SOURCE TEXT —
+ + + + + + +

Sexual orientation and impact of androgen deprivation therapy

An article by a group of Romanian researchers published in October this year may have some controversial implications — so we want to be very clear that we don’t think too much should be read into it unless their data can be replicated by others.

Motofei et al. compared the effects of a standard dose of bicalutamide (50 mg once daily) on a series of 29 men with locally advanced but non-metastatic prostate cancer. The primary objective of the research was to investigate the impact of treatment on sexual arousal and sexual response among this group of men (given that bicalutamide monotherapy has less impact on sexual function than LHRH agonist treatment).

What is important in this research, however, is that 17/29 patients self-identified as heterosexual and 12/29 as homosexual. All patients were asked about their sexual function immedately prior to bicalutamide treatment, then again about 5 weeks later, after starting bicalutamide, and then a third time after 4-6 months on treatment. All reported data were based on responses to the International Index of Erectile Function (IIEF) questionnaire.

+ + + + + + +

QUESTIONS TO ANSWER —
a) Rewrite the paragraph of the article on androgen deprivation therapy that begins "Motofei et al. compared" as a short bulleted list, keeping its main facts.
b) Continue the article on androgen deprivation therapy from its final sentence.

SOURCE DATA —
+ + + + + + +

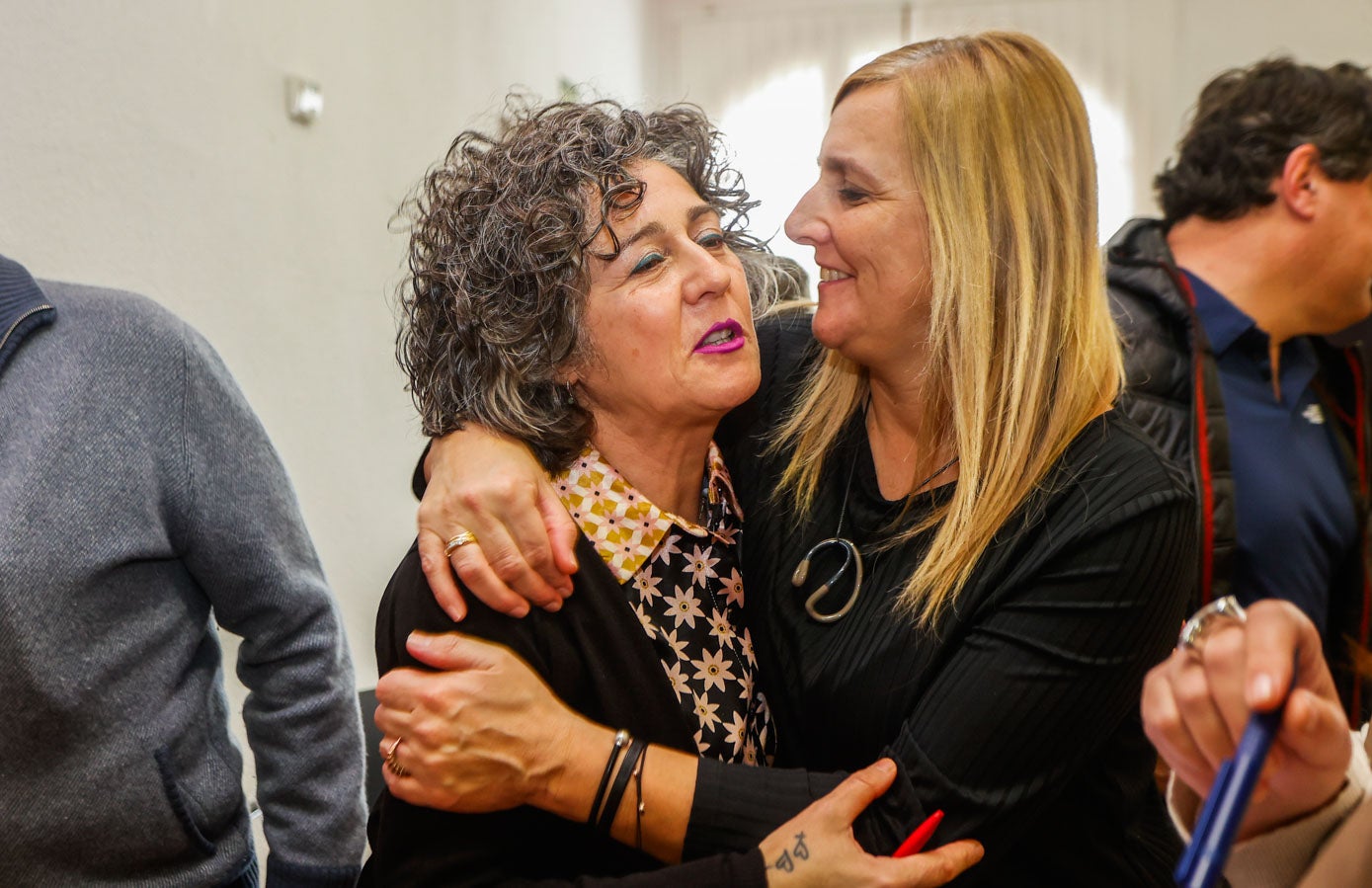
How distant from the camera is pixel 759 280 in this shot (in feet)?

+ + + + + + +

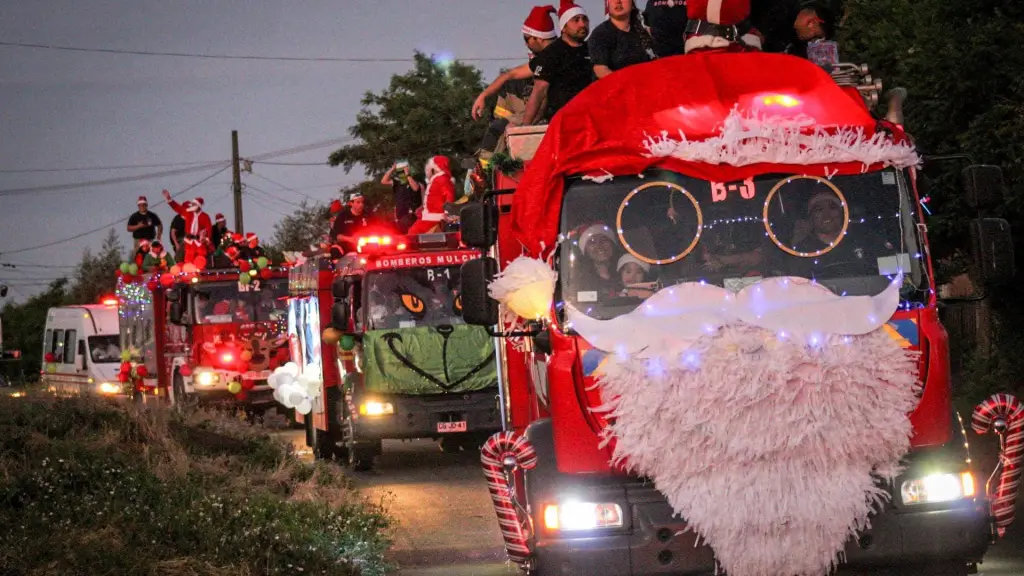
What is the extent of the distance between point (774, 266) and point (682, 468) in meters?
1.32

+ + + + + + +

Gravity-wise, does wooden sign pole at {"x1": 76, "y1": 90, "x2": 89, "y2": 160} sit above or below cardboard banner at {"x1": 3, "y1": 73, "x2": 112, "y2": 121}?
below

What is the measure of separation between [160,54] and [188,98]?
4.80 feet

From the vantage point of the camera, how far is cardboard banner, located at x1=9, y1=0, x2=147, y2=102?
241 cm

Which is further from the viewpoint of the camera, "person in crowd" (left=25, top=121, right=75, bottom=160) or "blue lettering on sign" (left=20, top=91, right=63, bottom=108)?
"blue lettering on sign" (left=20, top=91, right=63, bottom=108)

+ + + + + + +

ANSWERS BY ITEM NUMBER —
a)
- Motofei et al. studied a standard dose of bicalutamide (50 mg once daily).
- The patients were 29 men with locally advanced, non-metastatic prostate cancer.
- The main aim was to see how treatment affected sexual arousal and sexual response in these men.
- Bicalutamide alone affects sexual function less than LHRH agonist treatment.

b)
Neither the abstract of the original paper, nor the editorial comment on this paper on the UroToday web site provide much actual data, and we have not seen the full text of this paper. However, here are the core results:

  • IIEF scores prior to bicalutamide therapy showed no difference based on sexual orientation.
  • There was a significant overall “group orientation” effect in response to bicalutamide therapy
  • Homosexual men had lower IIEF scores than heterosexual men while receiving bicalutamide.
  • Homosexual men had a greater decrease in IIEF scores than heterosexual men over time.
  • Homosexual men showed lower functioning than heterosexual men in response to bicalutamide based on data from such subscales as erectile function, orgasmic function, sexual desire, and overall satisfaction.

One can conclude from this study that some effects of antiandrogen therapy seem to differ for heterosexual and homosexual men and that the activational effects of androgens on sexual motivation, arousal, and behavior may also differ between heterosexual and homosexual males. However, this is a small study; the authors are careful to describe it as “preliminary;” and the authors themselves are very limited in their conclusions.

We really have very little information on the impact of male (gonadal) hormone levels on sexual arousal, libido and sexual orientation. Some researchers may see this study as hypothesis-generating. However, The “New” Prostate Cancer InfoLink thinks it might be of greatest value to repeat this study in a larger, comparable group of patients before over-interpreting this small set of preliminary data.